— Document excerpt —
During the past few years, several commercial devices for measuring the level of consciousness and/or awareness in a clinical set-up during anesthesia have become available. These devices, which are based on a processed one-channel EEG signal, have been introduced by Aspect Medical (Bispectral Index), by Datex-Ohmeda (Entropy Index) and by Danmeter (an auditory evoked EEG potential monitoring device, AAI™). At present, the situation with the assessment of the cortical activity and integrity is considered satisfactory, though not resolved for all applications.
As to the central nervous system (CNS), the assessment or measurement of the suppression of the sub-cortical activity and integrity is far more unsatisfactory. No commercial devices exist for this purpose. This is mainly because the sub-cortical components are not represented in any single bioelectrical or other signal, in contrast to that the EEG almost alone may represent the cortical activity. The suppression of the sub-cortical components is demonstrated in at least two ways: first, in suppression of the sensory and pain pathways at sub-cortical level (i.e. suppressions of the afferent neuronal signaling) and, second, in suppression of the autonomic nervous system (ANS) control and reflexes (i.e. suppression of the efferent neurons and evaluations needed for efferent control at sub-cortical level).
The sub-cortical integrity of the afferent input, ANS evaluations, and efferent output is best tested with noxious stimulations and responses, as these are mainly processed and modulated in the brainstem and spinal levels. Further, as analgesic or antinociceptive drugs also have their main effects at these sub-cortical levels, the relationship between the analgesics, mainly opiods, and the suppression of the pain pathways and consequent noxious event responses exists.

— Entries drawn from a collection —
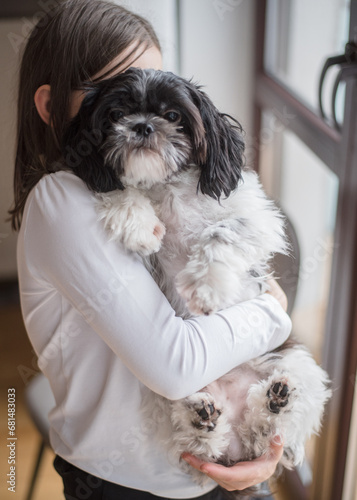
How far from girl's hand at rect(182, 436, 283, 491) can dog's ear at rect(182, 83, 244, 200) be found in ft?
1.99

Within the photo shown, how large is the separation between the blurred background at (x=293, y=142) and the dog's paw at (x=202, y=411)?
29.7 inches

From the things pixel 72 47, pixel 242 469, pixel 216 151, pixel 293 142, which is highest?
pixel 72 47

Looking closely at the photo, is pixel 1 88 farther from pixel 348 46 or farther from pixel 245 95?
pixel 348 46

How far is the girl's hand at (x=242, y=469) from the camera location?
120cm

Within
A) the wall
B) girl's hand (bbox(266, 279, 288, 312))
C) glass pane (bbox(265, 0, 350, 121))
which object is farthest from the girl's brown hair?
glass pane (bbox(265, 0, 350, 121))

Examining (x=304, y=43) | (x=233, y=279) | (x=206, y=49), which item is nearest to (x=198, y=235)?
(x=233, y=279)

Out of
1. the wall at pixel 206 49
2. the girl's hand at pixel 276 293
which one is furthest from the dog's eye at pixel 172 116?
the wall at pixel 206 49

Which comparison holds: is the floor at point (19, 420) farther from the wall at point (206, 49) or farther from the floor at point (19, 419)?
the wall at point (206, 49)

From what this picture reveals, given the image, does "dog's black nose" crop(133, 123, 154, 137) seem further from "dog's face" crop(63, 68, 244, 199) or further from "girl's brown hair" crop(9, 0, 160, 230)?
"girl's brown hair" crop(9, 0, 160, 230)

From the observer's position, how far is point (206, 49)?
8.45 ft

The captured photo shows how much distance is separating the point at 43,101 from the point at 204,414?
81 centimetres

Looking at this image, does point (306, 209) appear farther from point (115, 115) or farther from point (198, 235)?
point (115, 115)

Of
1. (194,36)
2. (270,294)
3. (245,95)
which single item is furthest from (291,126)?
(270,294)

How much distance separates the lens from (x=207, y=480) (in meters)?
1.31
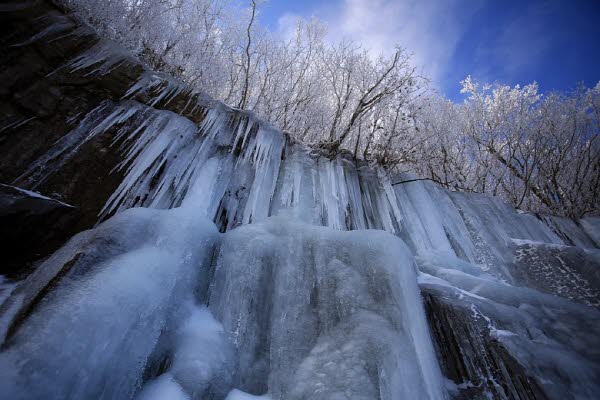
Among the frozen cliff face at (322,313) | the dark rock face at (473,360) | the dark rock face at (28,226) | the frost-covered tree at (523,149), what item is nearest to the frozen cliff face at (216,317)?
the frozen cliff face at (322,313)

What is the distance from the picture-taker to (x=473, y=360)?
2.67 m

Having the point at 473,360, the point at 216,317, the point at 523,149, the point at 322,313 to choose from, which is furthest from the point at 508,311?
the point at 523,149

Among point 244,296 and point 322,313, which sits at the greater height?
point 244,296

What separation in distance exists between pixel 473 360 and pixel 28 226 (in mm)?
4604

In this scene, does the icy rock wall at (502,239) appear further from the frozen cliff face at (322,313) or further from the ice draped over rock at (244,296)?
the frozen cliff face at (322,313)

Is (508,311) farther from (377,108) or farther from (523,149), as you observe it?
(523,149)

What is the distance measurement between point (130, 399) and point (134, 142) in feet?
10.5

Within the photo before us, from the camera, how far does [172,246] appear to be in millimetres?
2732

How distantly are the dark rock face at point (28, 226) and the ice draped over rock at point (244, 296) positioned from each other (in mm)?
424

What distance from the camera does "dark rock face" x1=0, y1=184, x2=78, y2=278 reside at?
2.77m

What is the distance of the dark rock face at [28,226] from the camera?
277 centimetres

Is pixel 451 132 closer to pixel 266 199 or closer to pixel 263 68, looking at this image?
pixel 263 68

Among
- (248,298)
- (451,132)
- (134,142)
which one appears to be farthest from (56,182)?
(451,132)

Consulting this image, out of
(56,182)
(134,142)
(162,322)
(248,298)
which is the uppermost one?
(134,142)
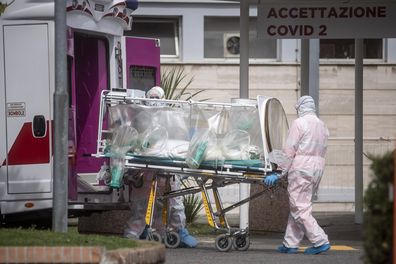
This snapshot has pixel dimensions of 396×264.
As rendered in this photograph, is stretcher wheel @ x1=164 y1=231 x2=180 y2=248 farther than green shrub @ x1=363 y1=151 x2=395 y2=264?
Yes

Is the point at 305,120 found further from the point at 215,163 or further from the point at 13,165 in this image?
the point at 13,165

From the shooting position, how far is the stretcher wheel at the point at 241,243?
1240 cm

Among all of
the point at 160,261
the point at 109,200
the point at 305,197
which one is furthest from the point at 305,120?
the point at 160,261

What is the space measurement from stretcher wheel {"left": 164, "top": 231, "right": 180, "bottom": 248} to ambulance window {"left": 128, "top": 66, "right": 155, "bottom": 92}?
2518mm

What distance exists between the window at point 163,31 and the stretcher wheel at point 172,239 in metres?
8.62

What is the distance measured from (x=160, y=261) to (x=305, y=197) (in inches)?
160

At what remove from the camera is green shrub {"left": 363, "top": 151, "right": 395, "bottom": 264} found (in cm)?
673

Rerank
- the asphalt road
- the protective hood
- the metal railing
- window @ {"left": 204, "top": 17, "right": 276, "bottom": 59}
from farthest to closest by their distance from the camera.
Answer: window @ {"left": 204, "top": 17, "right": 276, "bottom": 59}, the metal railing, the protective hood, the asphalt road

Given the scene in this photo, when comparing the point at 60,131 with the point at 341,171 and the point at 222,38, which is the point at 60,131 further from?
the point at 222,38

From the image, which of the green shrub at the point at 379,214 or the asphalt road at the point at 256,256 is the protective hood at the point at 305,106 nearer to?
the asphalt road at the point at 256,256

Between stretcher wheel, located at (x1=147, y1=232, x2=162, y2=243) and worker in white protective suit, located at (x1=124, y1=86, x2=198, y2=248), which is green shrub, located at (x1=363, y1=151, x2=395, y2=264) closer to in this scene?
stretcher wheel, located at (x1=147, y1=232, x2=162, y2=243)

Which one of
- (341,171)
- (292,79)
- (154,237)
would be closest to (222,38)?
(292,79)

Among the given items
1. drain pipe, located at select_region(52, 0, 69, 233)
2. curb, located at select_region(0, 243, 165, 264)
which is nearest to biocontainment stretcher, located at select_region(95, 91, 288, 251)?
drain pipe, located at select_region(52, 0, 69, 233)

— Problem set —
a) According to the anesthesia monitoring text, which company introduced the Entropy Index?
b) Write the next part of the anesthesia monitoring text, starting after its final sentence.
The records have no connection to the anesthesia monitoring text.

— List of answers —
a) Datex-Ohmeda

b)
International patent application WO 02/32305 discloses a method and device for ascertaining the cerebral state of a patient. In this disclosure, a measure derived from EMG signal data enhances and confirms the determination of the hypnotic state made using EEG signal data. As the EMG data may be computed more frequently than the EEG data, this renders ascertaining changes in the hypnotic state of the patient more rapid. In this method, the (facial) EMG thus alone reflects the suppression of the nociceptive pathways. State entropy (SE), which is calculated in the low frequency band up to 32 Hz, is dominated by the cortical EEG activity, while response entropy (RE), which also includes the high frequencies, represents both the cortical and muscle activity. The difference RE-SE is, therefore, a measure of the (f)EMG power, which will increase at nociception and is therefore a good measure of the suppression of the pain pathways. However, the above-mentioned dependency on the medication of the patient may render the method unusable in certain situations. As the (facial) electromyography signal is affected by neuro-muscular blocking agents (NMBAs), which suppress signaling at the nerve-muscle junctions, the EMG component of the measurement may vanish and render the method unusable, if the medication of the patient includes neuro-muscular blocking agents. It shall also be emphasized that the difference RE-SE is not specific to the suppression of the pain pathways but also reflects the overall activity following any arousals in the CNS. The fEMG signal is thus activated after non-noxious stimulation such as auditory stimulation and it is difficult to assess if any noxious components are present in the facial muscle response.
The present invention seeks to alleviate or eliminate the above drawbacks and to bring about a complementary method which may be used in situations where methods resting on EMG signal data are not usable.